Reading with people physically in the room helps students understand each other, said NewWorks adviser Scott Proudfit.

“This is your chance to be with a group of smart, young people talking about the things that really matter,” Proudfit said. "You'll be able to text people your whole life, you'll be able to do social media your whole life, that'll always be there.”

Proudfit, a drama and theatre studies professor, said that this experience — gathering, knowing there are limited chances to do so — is the heart of what makes theater special.

“Theater is always ephemeral,” he said. “Something that's always what makes it special is the fact that it ends.”

This applies to the NewWorks meetings as well. Proudfit said he encourages students to come to the meetings in person, since they are only held once a month during the school year.

“These things should be important," Proudfit said. "You can do all that other stuff for the rest of your life. It's going to be there.”

Hearing is believing

Reading student scripts aloud is beneficial due to the very nature of theater, Proudfit said.

“Drama text is weird. It's kind of unlike any other form of creative writing in that its meaning is incomplete on the page,” Proudfit said. “It's always a blueprint or a map to a performance.”

Because of the missing elements in the script alone, when a student hears their work read aloud, Proudfit said it can add even more depth as they move on to the editing phase.

“That is so important for a writer to have not just one reading of their work, but multiple readings of the work,” he said. “It needs to be read for at least one set of meanings to be realized in a room with a group of people.”

As a writer, Rowlette said hearing student work from multiple perspectives can help a writer think outside the box.
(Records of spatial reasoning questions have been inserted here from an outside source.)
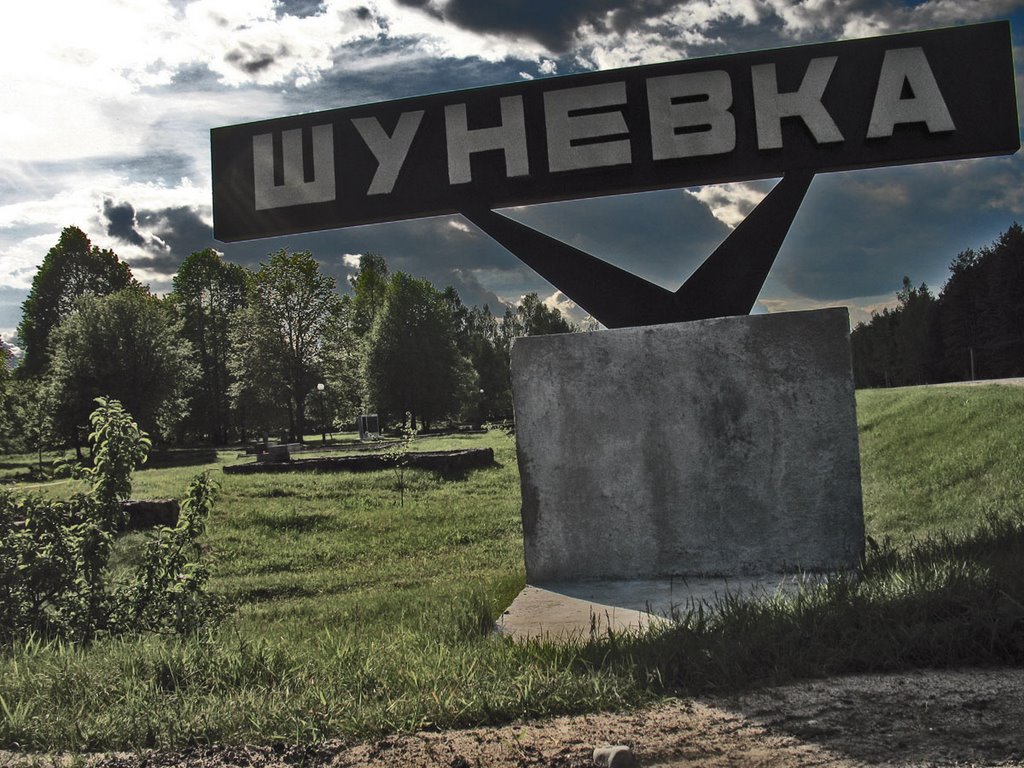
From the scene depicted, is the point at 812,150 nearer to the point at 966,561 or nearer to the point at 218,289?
the point at 966,561

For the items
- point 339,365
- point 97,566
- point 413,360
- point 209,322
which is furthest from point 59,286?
point 97,566

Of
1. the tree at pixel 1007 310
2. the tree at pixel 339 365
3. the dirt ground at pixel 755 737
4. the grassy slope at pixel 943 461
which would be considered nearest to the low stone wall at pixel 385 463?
the grassy slope at pixel 943 461

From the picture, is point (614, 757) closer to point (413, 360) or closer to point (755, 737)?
point (755, 737)

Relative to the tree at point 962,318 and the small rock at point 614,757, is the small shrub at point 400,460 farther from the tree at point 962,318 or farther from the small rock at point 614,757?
the tree at point 962,318

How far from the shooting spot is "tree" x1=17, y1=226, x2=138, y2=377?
4388 centimetres

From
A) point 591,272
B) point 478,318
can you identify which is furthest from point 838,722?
point 478,318

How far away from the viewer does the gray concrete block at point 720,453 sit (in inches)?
213

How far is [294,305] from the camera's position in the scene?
40.2 m

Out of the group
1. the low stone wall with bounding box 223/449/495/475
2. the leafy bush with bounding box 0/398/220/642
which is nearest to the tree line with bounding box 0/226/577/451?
the low stone wall with bounding box 223/449/495/475

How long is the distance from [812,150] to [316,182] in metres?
4.21

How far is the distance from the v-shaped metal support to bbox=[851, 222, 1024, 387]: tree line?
48.6 m

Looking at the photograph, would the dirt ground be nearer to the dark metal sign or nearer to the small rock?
the small rock

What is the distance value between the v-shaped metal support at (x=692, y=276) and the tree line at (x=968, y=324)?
159ft

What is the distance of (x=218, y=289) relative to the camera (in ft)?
164
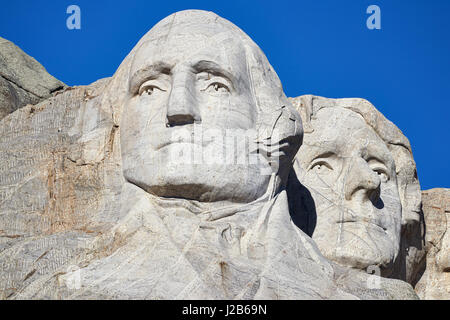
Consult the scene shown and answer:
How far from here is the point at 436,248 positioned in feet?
53.2

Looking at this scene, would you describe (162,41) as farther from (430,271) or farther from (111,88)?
(430,271)

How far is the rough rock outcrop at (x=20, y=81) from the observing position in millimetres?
15594

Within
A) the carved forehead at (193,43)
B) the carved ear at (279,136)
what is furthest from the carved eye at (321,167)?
the carved forehead at (193,43)

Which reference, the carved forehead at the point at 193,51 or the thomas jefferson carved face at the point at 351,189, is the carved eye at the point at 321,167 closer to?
the thomas jefferson carved face at the point at 351,189

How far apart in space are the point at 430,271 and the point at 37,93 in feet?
16.8

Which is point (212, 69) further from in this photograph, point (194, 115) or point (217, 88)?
point (194, 115)

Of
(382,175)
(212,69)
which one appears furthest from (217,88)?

“When you're writing and everything's in your head, it may sound right to you until it's read out loud,” Rowlette said. “It's so much different actually hearing it. Our visual and our auditory senses are very different.”

From mind to world

Though the first reading of Memery’s “They Told Us We Were Girls,” a television pilot about sexism and racism in the American punk rock scene, was on a Zoom call, the Elon grad is now pursuing film festivals with the goal of getting the pilot produced. Memery’s undergraduate research continued to write and rewrite drafts of the script. Eventually her peers performed the opening scene in the Center for the Arts and filmed it with the help of Cinelon, a student-run film production company at Elon.

“Just seeing them in their costumes under that hot pink light and with that look in their eye of like, ‘Alright, we're not just reading your words. We are what you created.’ Oh my god, I cried all day in that girl's bathroom in the CFA,” Memery said.

Though the thought of sharing a written work can be scary, Rowlette encouraged student writers to send in their scripts or other types of work, and said anyone interested can join. 

“It's such a safe space to have that personal, vulnerable side of you shown,” Rowlette said. “It's a really beautiful, collaborative experience.”

Proudfit said students who wish to hear contemporary theater read aloud can also attend the Contemporary Play Reading series, in which professional scripts — often from a writer of color or a queer writer — are read and analyzed in a group setting.

“We want them to be reading these plays and knowing that there's really exciting work being done,” Proudfit said, adding that when students read this “exciting” new work, he’s noticed they have often been inspired to write their own.